Sometimes a reference source comes along that is just so helpful you want to shout about it to the world.  Yesterday that happened to me.

As a writer of historical fiction, discovering The Food Timelinefood-timeline1 was a godsend.  Incredibly organized, using a simple timeline with links to a huge collection of other websites, it presents food’s history.  It includes recipes, literary quotes, and lists of resources.  You can learn when popcorn first came on the scene, a recipe for haggis, and tips on how to find an old family recipe.

Of course, the website just had to be designed by a librarian.  Lynne Olver, the site’s creator, is a New Jersey reference librarian with a passion for food history.   Ms. Olver and The Food Timeline have received multiple honors and awards.

Keep in mind — the site is copyrighted.  There’s a paragraph on citations here.

The Food Timeline is free with no subscription, no ads.  Why?  It was conceived and created by a public librarian, a profession that is “devoted to providing fair and equitable access to information regardless of ability to pay.”  What a wonderful statement.  Thanks to Lynne Olver, and all who contributed.

And, in case you haven’t already thought of it, you’ll want to bookmark this one!

→ Have you ever found a site or other reference source so useful that you wanted to shout about it?  Please share!

9 thoughts on “Food History

  1. As you suggested, I bookmarked.
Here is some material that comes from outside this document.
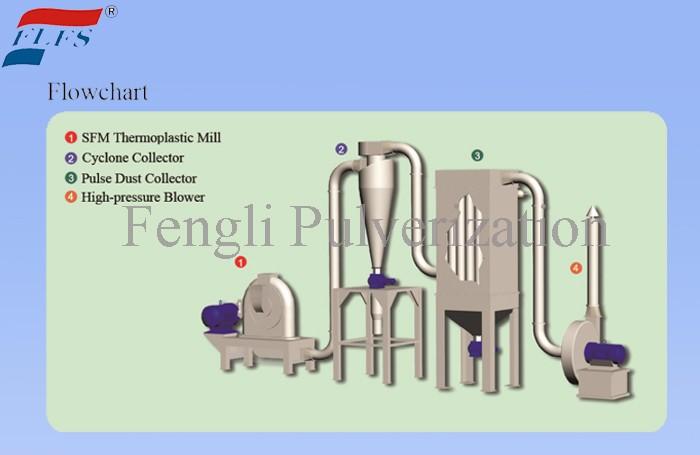 High quality Thermoplastic Fine Powder Mill Quotes,China Thermoplastic Fine Powder Mill Factory,Thermoplastic Fine Powder Mill Purchasing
Darn, I could have used this a few months ago but will find it useful when I once again pull out that historical that won’t go away.

    Thanks. 🙂

  2. Ah, but I’ve just discovered the hidden wonder of this timeline. It’s not just history. It goes up to the present day and includes such links as a multi-page list of trendy foods from 2007, and a link to President Obama’s Inaugural Luncheon recipes (2009).
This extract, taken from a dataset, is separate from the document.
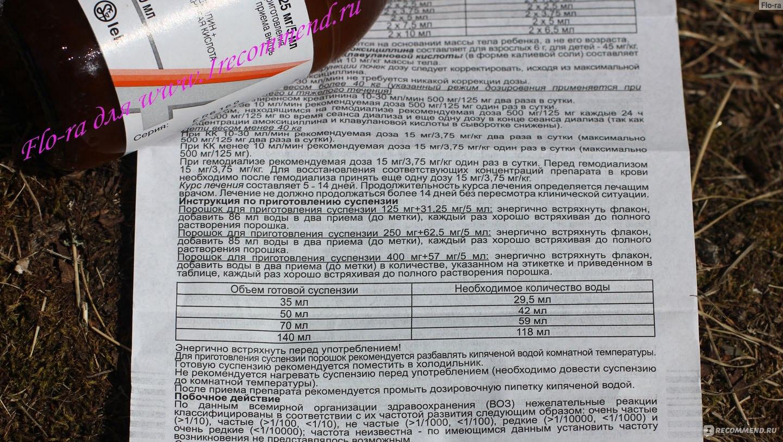 Аугментин - побочные эффекты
    Also, there are links for each state’s most popular foods, restaurant recipes, and definitions of types of foods. And that’s just from skimming. It appears that if you have a question about food, it’s there. Go to the site’s FAQs for more details.

  3. Thanks so much for your comments, Donnell & Nancy. So glad I could pass it on. And I agree, Nancy. I’ve also been looking for a fashion site although the Harper’s Bazaar site has been very useful for me. It’s only19th century fashion, though. Here’s the website…

    Donna, I agree with you about haggis but Deanna Carlyle’s site is definitely going on my bookmarks! I love lists of words, and her’s looks very useful. Thank you for sharing it!